> **Goal of the exercise**
All entries below are to be duplicated verbatim.

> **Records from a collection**
*** Begin section ***
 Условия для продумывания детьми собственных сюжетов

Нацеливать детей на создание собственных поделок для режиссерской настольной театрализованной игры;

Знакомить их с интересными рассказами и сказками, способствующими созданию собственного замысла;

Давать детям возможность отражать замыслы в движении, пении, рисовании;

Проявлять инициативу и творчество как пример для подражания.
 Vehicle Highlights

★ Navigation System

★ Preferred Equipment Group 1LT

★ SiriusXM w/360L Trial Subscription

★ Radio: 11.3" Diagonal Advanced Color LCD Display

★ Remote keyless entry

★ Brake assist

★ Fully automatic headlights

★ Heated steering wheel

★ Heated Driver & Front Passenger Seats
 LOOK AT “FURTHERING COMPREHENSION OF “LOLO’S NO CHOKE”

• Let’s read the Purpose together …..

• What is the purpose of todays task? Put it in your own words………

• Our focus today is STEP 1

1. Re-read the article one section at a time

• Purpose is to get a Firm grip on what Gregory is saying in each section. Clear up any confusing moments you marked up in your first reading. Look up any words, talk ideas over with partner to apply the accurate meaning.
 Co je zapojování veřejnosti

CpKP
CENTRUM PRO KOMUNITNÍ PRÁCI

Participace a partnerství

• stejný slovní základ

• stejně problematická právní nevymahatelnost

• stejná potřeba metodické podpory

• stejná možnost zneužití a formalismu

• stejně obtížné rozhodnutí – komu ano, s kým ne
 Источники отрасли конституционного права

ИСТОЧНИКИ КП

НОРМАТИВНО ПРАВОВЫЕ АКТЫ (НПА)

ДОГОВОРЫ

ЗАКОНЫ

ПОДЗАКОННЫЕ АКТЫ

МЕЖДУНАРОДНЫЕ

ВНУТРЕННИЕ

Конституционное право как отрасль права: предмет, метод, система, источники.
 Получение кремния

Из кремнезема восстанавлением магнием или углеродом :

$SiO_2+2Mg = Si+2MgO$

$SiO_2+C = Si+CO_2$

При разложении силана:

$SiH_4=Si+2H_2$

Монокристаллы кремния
*** End section ***
> **Completed task**
 Условия для продумывания детьми собственных сюжетов

Нацеливать детей на создание собственных поделок для режиссерской настольной театрализованной игры;

Знакомить их с интересными рассказами и сказками, способствующими созданию собственного замысла;

Давать детям возможность отражать замыслы в движении, пении, рисовании;

Проявлять инициативу и творчество как пример для подражания.
 Vehicle Highlights

★ Navigation System

★ Preferred Equipment Group 1LT

★ SiriusXM w/360L Trial Subscription

★ Radio: 11.3" Diagonal Advanced Color LCD Display

★ Remote keyless entry

★ Brake assist

★ Fully automatic headlights

★ Heated steering wheel

★ Heated Driver & Front Passenger Seats
 LOOK AT “FURTHERING COMPREHENSION OF “LOLO’S NO CHOKE”

• Let’s read the Purpose together …..

• What is the purpose of todays task? Put it in your own words………

• Our focus today is STEP 1

1. Re-read the article one section at a time

• Purpose is to get a Firm grip on what Gregory is saying in each section. Clear up any confusing moments you marked up in your first reading. Look up any words, talk ideas over with partner to apply the accurate meaning.
 Co je zapojování veřejnosti

CpKP
CENTRUM PRO KOMUNITNÍ PRÁCI

Participace a partnerství

• stejný slovní základ

• stejně problematická právní nevymahatelnost

• stejná potřeba metodické podpory

• stejná možnost zneužití a formalismu

• stejně obtížné rozhodnutí – komu ano, s kým ne
 Источники отрасли конституционного права

ИСТОЧНИКИ КП

НОРМАТИВНО ПРАВОВЫЕ АКТЫ (НПА)

ДОГОВОРЫ

ЗАКОНЫ

ПОДЗАКОННЫЕ АКТЫ

МЕЖДУНАРОДНЫЕ

ВНУТРЕННИЕ

Конституционное право как отрасль права: предмет, метод, система, источники.
 Получение кремния

Из кремнезема восстанавлением магнием или углеродом :

$SiO_2+2Mg = Si+2MgO$

$SiO_2+C = Si+CO_2$

При разложении силана:

$SiH_4=Si+2H_2$

Монокристаллы кремния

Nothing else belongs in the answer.